* What you will do
According to the description of the Kitchener-Sullivan showing, what rock hosts the vein?

* Reading passage
The Kitchener-Sullivan showing is located 4 kilometres from Kitchener on the south side of the Goat River, about 0.8 kilometre upslope and 180 metres in elevation above the railway, on a steep north-facing slope. The strike of the quartz-filled vein, which varies between 1 and 1.2 metres thick, is east-west parallel to the contour of the slope; dip is vertical.
The vein is hosted by hornblende diorite of the Moyie intrusions of Middle Proterozoic age (Purcell Supergroup). Here, it intrudes sedimentary rocks of the Aldridge Formation (also Purcell Supergroup) which in this area comprise quartzitic wackes and argillaceous siltstones (Brown and Stinson, Fieldwork 1994, page 114).
Mineralization consists of bunches of chalcopyrite and pyrite in the quartz, with assays up to 6 per cent copper and 35 grams per tonne silver over 0.95 metre (Minister of Mines Annual Report 1919, page 138). The vein was traced over a strike length of 33 metres as exposed in a short shaft and several opencuts.

* Dataset records

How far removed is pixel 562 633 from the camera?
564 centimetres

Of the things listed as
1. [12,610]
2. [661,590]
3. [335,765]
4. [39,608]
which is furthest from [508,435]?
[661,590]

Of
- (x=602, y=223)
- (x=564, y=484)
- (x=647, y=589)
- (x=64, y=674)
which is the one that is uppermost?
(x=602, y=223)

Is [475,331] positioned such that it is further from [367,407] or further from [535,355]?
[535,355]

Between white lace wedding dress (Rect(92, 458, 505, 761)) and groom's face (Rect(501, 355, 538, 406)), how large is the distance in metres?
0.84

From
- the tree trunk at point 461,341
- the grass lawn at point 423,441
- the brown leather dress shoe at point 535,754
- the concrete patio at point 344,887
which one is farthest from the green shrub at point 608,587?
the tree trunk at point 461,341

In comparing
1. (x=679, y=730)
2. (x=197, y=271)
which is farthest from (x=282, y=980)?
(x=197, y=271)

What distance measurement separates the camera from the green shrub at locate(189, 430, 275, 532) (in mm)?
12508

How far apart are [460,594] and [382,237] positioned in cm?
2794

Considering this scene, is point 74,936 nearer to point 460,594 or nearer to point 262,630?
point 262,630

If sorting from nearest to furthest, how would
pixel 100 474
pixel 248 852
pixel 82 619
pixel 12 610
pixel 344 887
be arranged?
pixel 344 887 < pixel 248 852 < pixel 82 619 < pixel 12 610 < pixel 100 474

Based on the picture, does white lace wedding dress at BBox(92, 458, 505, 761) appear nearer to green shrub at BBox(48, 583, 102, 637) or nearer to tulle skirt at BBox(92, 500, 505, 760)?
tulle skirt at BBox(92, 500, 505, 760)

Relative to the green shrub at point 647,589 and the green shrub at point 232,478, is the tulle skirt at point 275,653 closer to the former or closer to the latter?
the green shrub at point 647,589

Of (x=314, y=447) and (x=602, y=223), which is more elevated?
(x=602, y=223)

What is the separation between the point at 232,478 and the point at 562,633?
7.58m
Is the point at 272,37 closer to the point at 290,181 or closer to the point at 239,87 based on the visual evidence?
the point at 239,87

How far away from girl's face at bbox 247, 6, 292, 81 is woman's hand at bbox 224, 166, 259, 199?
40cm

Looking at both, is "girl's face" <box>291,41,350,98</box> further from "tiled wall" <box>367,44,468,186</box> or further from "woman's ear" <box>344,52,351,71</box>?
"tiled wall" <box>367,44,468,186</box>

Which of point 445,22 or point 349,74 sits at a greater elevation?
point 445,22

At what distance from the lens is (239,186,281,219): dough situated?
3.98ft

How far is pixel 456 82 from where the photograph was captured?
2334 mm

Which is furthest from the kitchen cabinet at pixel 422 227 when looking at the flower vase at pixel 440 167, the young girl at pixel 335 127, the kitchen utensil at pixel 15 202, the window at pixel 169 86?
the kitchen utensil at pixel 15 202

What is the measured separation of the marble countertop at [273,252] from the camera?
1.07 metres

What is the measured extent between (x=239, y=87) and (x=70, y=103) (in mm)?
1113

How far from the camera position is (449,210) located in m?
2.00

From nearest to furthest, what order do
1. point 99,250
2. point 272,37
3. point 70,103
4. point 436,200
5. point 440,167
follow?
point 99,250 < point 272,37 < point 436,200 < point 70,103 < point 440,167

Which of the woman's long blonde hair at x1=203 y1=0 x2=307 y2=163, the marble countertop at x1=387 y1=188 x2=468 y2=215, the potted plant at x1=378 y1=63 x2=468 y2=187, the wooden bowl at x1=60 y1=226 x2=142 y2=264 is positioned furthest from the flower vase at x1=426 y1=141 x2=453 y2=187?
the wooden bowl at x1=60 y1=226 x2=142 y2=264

* * *

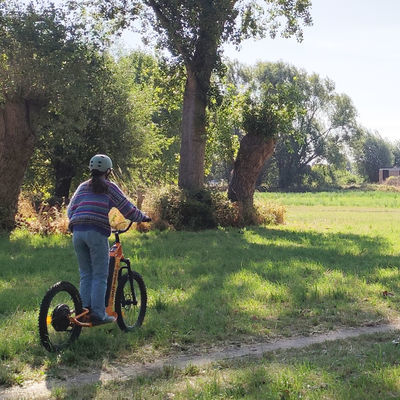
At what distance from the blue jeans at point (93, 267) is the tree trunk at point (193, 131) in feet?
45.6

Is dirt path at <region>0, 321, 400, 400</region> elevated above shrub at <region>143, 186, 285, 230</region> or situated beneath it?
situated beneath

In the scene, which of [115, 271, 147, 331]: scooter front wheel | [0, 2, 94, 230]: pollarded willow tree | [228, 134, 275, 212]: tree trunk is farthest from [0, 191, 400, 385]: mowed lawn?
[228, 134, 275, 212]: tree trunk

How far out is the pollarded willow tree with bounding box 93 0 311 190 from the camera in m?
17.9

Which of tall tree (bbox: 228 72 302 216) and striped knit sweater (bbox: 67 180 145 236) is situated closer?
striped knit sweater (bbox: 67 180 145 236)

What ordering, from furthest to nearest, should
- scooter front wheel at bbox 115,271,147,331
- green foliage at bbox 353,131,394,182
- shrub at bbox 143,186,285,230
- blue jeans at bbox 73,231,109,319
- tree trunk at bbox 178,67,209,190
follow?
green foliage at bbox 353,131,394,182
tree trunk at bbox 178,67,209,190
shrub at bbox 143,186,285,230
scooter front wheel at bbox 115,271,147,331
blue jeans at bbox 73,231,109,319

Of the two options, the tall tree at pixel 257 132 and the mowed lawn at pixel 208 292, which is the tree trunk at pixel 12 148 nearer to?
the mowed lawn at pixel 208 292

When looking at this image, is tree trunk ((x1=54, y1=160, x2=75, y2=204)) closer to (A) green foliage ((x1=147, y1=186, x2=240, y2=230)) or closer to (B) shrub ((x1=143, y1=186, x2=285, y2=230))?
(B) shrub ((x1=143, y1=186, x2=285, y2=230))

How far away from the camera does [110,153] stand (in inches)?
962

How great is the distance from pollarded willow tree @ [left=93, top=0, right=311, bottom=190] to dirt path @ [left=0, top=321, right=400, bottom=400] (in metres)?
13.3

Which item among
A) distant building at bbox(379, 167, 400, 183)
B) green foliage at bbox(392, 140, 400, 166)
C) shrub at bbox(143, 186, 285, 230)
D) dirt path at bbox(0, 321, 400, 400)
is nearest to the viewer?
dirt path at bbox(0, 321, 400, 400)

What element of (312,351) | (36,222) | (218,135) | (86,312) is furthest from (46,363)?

* Exercise response
Hornblende diorite of the Moyie intrusions of Middle Proterozoic age.